Dear State Superintendent Burmaster:

This is just a brief note. Given how little I've slept this week, you'll have to wait at least until this weekend for the long, perhaps profanity-laden screed.

But I wanted to remind you that I support you, I voted for you, I campaigned for you, wrote nice things about you (and bad things about your opponent) on my blog.

I've celebrated the new and recent vigorous enforcement taken against dangerous and unaccountable voucher schools wasting taxpayer dollars.

Yet, your office has me very, very angry this week.

This is state testing week.

And I'm very, very angry.

This year, the 10th grade WKCE was expanded to over 8 hours long. (And I know we have it easy--the 8th grade test is nearly 9 hours.) The test book is more than an inch thick, frustrating and intimidating for even the best students. Following the test administration timeline provided by DPI requires between 30 and 60 minutes of testing every day for three weeks straight.

The testing window--the time frame within which schools must test students--is situated just right so any school on a four-by-four block calendar has final exams smack in the middle of it.
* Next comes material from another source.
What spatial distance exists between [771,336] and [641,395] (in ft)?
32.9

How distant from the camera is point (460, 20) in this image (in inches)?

Without three weeks straight to pull our sophomores out of class to test, the test lasts a solid day-and-a-half at our school (though it didn't quite work; you'll have to wait for the long version to hear how ridiculous the procedure is getting after the FUBAR week we've had), the week before final exams. That leaves us a spare handful of days to do make-up testing to try for that magical 95% mark for number of students tested.
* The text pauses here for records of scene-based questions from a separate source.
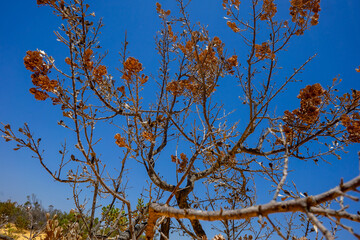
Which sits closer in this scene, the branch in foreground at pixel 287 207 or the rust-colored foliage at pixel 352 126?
the branch in foreground at pixel 287 207

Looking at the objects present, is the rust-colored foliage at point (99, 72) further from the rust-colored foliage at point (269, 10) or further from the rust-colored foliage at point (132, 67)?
the rust-colored foliage at point (269, 10)

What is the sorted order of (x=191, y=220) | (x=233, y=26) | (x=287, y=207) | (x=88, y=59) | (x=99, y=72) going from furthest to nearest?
(x=191, y=220), (x=233, y=26), (x=99, y=72), (x=88, y=59), (x=287, y=207)

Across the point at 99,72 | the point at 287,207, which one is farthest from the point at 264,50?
the point at 287,207

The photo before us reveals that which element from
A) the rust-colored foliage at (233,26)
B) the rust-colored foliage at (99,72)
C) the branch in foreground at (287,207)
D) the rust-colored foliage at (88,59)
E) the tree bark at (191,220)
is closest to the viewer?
the branch in foreground at (287,207)

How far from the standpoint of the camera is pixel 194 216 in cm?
125

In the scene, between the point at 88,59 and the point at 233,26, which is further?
the point at 233,26

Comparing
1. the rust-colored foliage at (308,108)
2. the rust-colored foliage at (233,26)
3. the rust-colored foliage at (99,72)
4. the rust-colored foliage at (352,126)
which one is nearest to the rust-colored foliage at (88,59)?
the rust-colored foliage at (99,72)

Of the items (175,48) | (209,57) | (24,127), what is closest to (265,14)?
(209,57)

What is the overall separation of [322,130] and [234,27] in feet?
8.42

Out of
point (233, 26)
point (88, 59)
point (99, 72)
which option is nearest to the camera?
point (88, 59)

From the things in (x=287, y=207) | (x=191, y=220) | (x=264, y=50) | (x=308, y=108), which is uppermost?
(x=264, y=50)

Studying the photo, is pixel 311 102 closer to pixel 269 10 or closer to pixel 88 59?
pixel 269 10

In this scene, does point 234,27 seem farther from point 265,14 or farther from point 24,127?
point 24,127

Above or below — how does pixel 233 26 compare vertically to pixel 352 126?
above
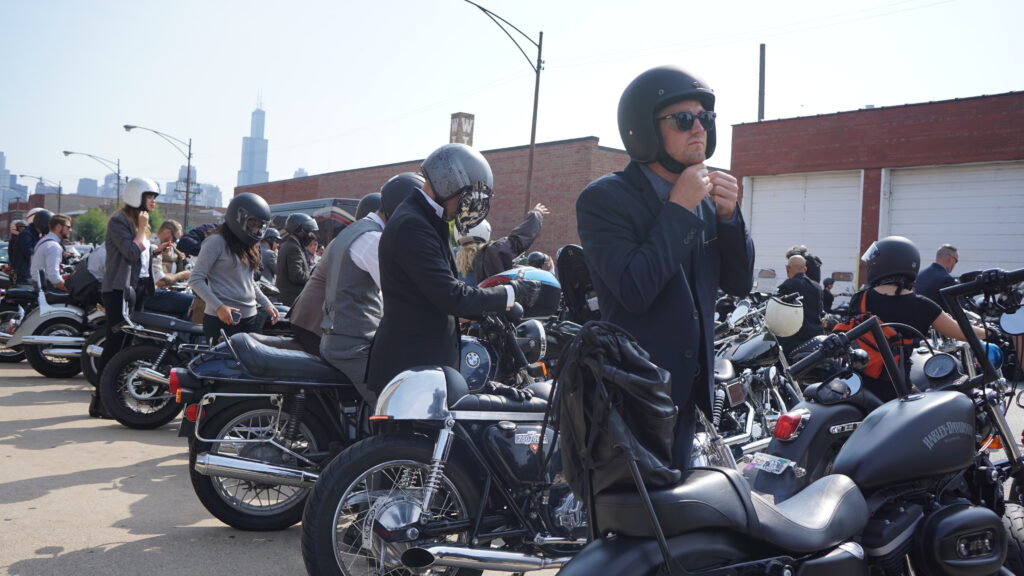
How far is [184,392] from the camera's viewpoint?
4.68 metres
Who has time to organize all of this? Our guidance staff this year dropped from four couselors for 1500 students to three, and the level of testing compliance required only grows every year.

The teachers may yet mutiny tomorrow, but I consider our school lucky not to have dissolved into a puddle of frustration and chaos.
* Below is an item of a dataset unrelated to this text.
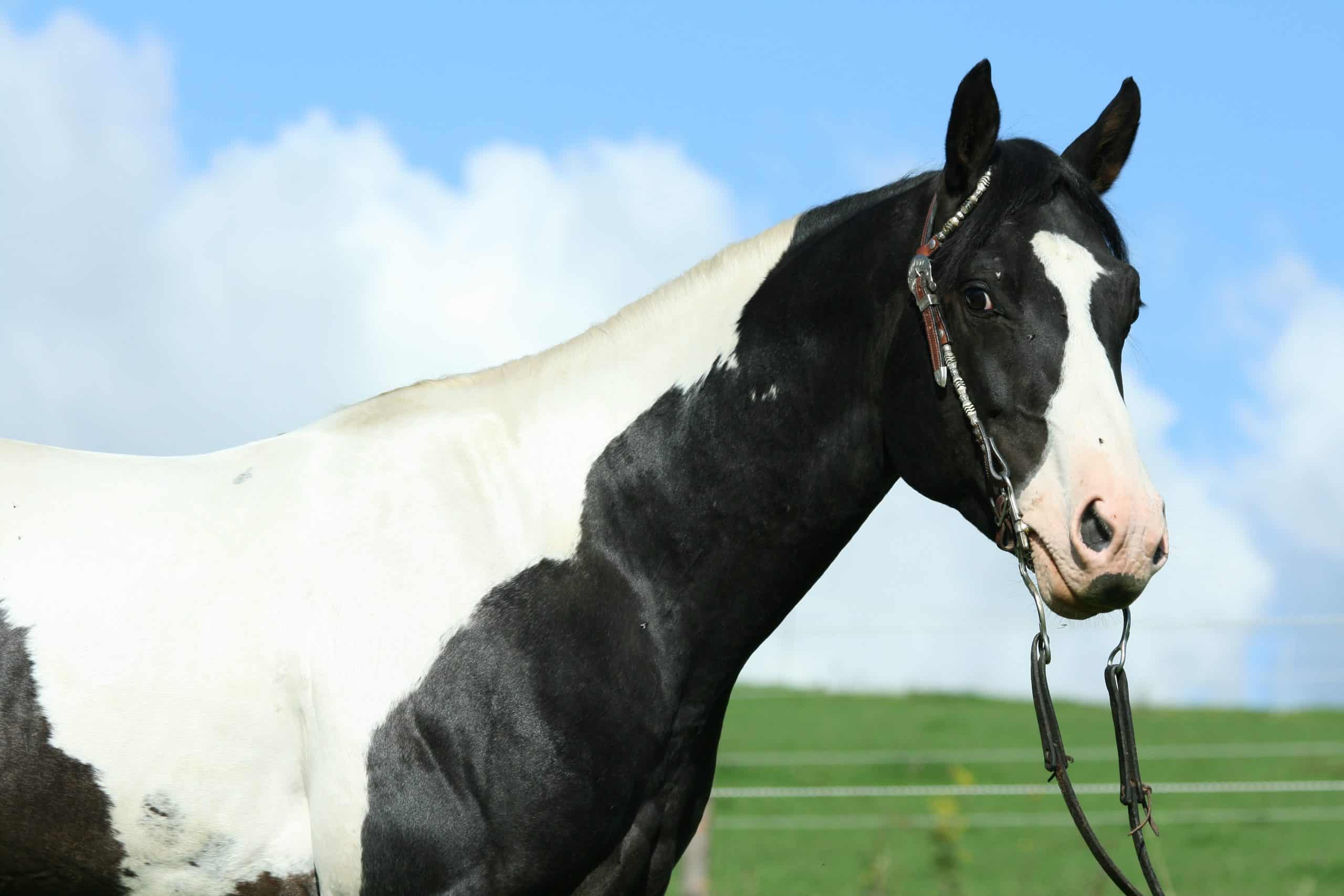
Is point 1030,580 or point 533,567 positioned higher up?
point 533,567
I know that you are as much at the mercy of George W. Bush and his band of merry privateers itching to take down the public schools. But your office keeps inflating the test. Your office tests sophomore-level knowledge of students who have only finished 9.25 years of schooling. You could be joining Connecticut in a lawsuit, or taking other action to ease the demands on students and burdens on schools, districts, and teachers.

This week I am not a happy teacher. I am not a happy voter, either.